Sophie Guitter - promo 1982 - sur scène
Critique de Franck Bortelle - http://www.theatrorama.com - 16 juin 2012
Un chien dans ma vie
On a souvent besoin…
Deux excellents comédiens mènent cette fable cynophilo-psychanalytique fort drôle qui n’en demeure pas moins profonde et même cruelle. Un spectacle original pour tous, qui plus est dans un lieu qui mérite vraiment le déplacement.
Un pauvre chien abandonné décide d’entamer une psychanalyse chez une vétérinaire qui ne semble pas vraiment posséder l’art de guérir ses « patients ». Au fil des séances, le plus mal en point ne va pas s’avérer être celui qui se fait soigner…
Nous sommes clairement dans le registre de la fantaisie avec tous les codes inhérents au genre. L’animal parle, répond au téléphone et va même jusqu’à se coucher sur le divan. De ce procédé vieux comme le monde qui consiste à humaniser l’animal, Sophie Guiter a tiré un texte d’une étourdissante originalité, jouant sur l’adage de La Fontaine « On a souvent besoin d’un plus petit que soi ». Il s’agit ici de mêler la psychanalyse au règne animal pour dresser de l’homme, empêtré dans ses soucis quotidiens et ses comportements parfois scandaleux à l’endroit de son plus fidèle compagnon, un portrait aussi juste que désabusé. Et aboutir à ce transfert qui donne à réfléchir sur celui qui finit par avoir le plus besoin de l’autre.

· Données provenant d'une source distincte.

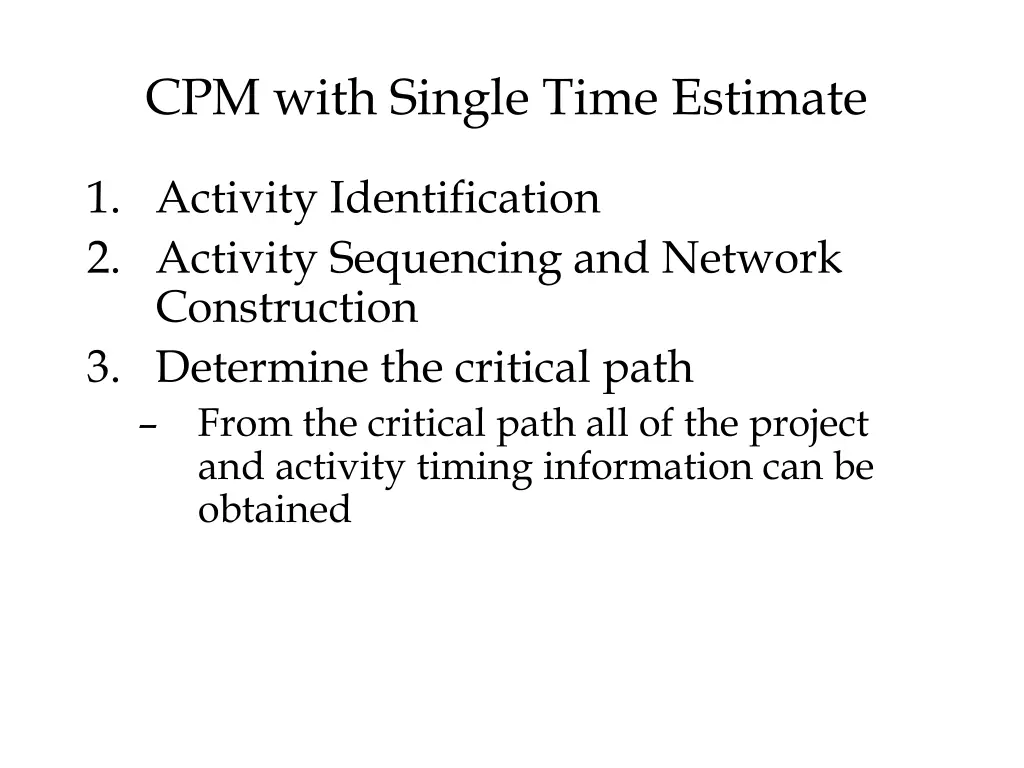 CPM with Single Time Estimate

1. Activity Identification
2. Activity Sequencing and Network Construction
3. Determine the critical path
– From the critical path all of the project and activity timing information can be obtained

Le début du spectacle est souvent fort drôle et gagne en gravité au fur et à mesure que la farce animalière est admise et que la fragilité des personnages se dévoile. Joie et désespoir s’y côtoient de prés avec un permanent souci de véracité. Dans sa proposition de mise en scène, Nathalie Boutefeu a mis l’accent sur les deux personnages. Sophie Guiter dans le rôle de la véto est parfaite, sans charger son personnage d’une trop forte empathie mais en le laissant nous envahir par sa déréliction croissante. Le chien, c’est Thierry Gibault, comédien étonnant qui développe une palette de jeu assez saisissante. Chapka sur la tête et manteau écossais sur le dos, il prend avec une confondante aisance ce rôle difficile sans jamais le faire sombrer dans le ridicule. Si l’on excepte un léger flottement dans la mise en scène pour suggérer le temps qui passe, ce spectacle a tout pour séduire dans ce lieu insolite qu’est le Grand Parquet, théâtre convivial et chaleureux qui depuis 2006 offre une programmation ambitieuse et éclectique au cœur d’un quartier parisien populaire.